The kicker on this one is that I received a letter from my insurance company saying they will not cover the blood test for BNP because it is determined to be “experimental, investigational or unproven for the diagnosis” submitted with the claim, which is Coronary Atherosclerosis of Native Coronary Artery. Of course, I think this is ridiculous. Thank goodness it was only blood work, but I have NO CLUE what my bill will be!!! If it is a small amount (like under $50) then I don’t have a huge problem with that; but if it’s a large amount, then I will have to appeal their decision, which is allowed. It also says that health care professionals in my insurance network generally can’t bill me for services if they know they are not covered (yet necessary) and they tell me that in advance and I agree to it in writing. No one advised me of such, so I’m wondering if I will get billed. Maybe I will take it up with my doctor first if I do receive a bill. Speaking of…I’m still waiting on a refund from the GI Surgeon for paying for my outpatient procedure in advance when everything was switched to in-patient/hospital stay.
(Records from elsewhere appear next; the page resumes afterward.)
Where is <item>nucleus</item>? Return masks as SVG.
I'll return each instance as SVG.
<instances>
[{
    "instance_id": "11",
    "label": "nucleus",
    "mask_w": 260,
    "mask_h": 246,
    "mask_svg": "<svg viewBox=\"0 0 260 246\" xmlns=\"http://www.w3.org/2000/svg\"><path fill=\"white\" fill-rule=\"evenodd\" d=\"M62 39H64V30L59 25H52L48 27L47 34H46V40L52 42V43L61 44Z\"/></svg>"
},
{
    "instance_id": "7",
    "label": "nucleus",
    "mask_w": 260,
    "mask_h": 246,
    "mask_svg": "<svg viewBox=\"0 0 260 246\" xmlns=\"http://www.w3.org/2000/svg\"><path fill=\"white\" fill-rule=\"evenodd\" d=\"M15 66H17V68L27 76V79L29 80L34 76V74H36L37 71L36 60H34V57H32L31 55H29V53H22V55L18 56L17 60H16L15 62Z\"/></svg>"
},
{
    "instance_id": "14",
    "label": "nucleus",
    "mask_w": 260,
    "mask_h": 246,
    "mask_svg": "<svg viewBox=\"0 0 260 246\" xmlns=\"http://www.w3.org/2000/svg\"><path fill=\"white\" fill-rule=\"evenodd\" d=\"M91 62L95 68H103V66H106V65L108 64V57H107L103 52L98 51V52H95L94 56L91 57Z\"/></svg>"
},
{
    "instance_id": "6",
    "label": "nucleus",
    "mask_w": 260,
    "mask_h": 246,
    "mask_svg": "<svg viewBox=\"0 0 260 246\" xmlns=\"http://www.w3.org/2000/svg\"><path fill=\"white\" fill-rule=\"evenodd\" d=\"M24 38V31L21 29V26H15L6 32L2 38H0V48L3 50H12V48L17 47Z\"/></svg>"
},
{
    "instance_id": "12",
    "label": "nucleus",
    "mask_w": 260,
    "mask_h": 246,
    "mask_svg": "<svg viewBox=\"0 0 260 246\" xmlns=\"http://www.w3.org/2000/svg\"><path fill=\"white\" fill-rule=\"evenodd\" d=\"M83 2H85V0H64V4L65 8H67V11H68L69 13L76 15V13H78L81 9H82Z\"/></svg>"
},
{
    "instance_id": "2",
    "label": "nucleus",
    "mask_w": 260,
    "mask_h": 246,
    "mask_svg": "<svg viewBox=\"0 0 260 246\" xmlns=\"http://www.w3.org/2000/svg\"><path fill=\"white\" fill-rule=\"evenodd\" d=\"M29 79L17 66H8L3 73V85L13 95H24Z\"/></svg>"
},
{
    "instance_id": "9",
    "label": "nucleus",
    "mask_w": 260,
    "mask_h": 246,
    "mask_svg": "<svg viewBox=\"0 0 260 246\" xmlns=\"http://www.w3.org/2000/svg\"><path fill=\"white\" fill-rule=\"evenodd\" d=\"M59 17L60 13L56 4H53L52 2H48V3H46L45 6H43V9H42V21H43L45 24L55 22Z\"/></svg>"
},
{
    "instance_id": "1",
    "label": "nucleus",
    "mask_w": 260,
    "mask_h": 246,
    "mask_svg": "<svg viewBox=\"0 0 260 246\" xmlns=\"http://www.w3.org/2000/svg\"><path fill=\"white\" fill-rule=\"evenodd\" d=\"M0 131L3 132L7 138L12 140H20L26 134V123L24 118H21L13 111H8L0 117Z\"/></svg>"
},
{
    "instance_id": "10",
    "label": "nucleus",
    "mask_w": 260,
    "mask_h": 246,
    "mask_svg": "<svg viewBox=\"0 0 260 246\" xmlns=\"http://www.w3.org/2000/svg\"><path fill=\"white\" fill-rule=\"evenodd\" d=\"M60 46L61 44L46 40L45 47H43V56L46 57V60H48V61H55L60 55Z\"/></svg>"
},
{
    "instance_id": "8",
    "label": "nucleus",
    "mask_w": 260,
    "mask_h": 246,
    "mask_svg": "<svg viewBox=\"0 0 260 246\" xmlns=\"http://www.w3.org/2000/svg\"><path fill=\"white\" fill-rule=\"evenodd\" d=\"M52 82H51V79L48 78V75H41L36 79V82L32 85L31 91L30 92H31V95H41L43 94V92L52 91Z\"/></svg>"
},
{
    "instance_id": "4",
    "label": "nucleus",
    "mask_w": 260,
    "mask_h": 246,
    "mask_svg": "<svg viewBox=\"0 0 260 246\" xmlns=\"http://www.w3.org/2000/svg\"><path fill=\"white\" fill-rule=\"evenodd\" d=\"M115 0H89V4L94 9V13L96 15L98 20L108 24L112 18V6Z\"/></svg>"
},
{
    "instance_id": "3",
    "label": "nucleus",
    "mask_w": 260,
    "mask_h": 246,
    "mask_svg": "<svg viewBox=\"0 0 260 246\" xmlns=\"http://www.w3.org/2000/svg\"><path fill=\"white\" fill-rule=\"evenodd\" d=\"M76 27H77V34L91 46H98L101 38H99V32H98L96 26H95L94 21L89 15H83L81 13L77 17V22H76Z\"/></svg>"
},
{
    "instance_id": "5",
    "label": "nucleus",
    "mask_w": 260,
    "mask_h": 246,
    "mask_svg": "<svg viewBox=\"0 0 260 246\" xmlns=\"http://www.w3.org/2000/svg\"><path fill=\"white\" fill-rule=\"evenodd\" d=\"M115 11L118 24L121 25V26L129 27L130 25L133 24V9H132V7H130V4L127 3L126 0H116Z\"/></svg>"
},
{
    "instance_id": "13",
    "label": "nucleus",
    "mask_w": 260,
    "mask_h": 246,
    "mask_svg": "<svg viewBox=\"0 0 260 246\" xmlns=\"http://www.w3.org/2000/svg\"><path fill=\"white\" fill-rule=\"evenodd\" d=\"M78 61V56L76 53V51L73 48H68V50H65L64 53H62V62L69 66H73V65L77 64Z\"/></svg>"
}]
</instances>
On another positive note, my doctor did say that I can now ride roller coasters and start jogging (I asked about both!). The jogging part is what excites me the most because it’s the only thing that will help me lose weight (I can’t believe I’m not losing weight with all of the changes over the past 3 months). My doctor ordered another heart test, which I’m having done this week. It will be a nuclear stress test while exercising. He said it will help answer all of our questions as to why I’m getting winded when I go up stairs and why I’m having chest pains and tightness. It will take pictures of my heart at rest and under stress to show how my heart is responding. Once the results are back from that, cardiac rehab will let me start jogging (based on the results) so they can monitor me before I start jogging on my own. Ironically, my dad, who now sees my cardiologist, is going for a nuclear stress test (non-exercising) at the same time on the same day but at a different hospital. Cardiac rehab told me that “no news is good news” when I’m waiting on results of the stress test. The unfortunate thing about this stress test is it has a $200 co-pay. Luckily, it’s happening on pay day. Otherwise, not sure how I’d be paying. Medical bills are adding up, and it’s taking a huge toll on my finances and budgeting. Having a heart attack is expensive, people!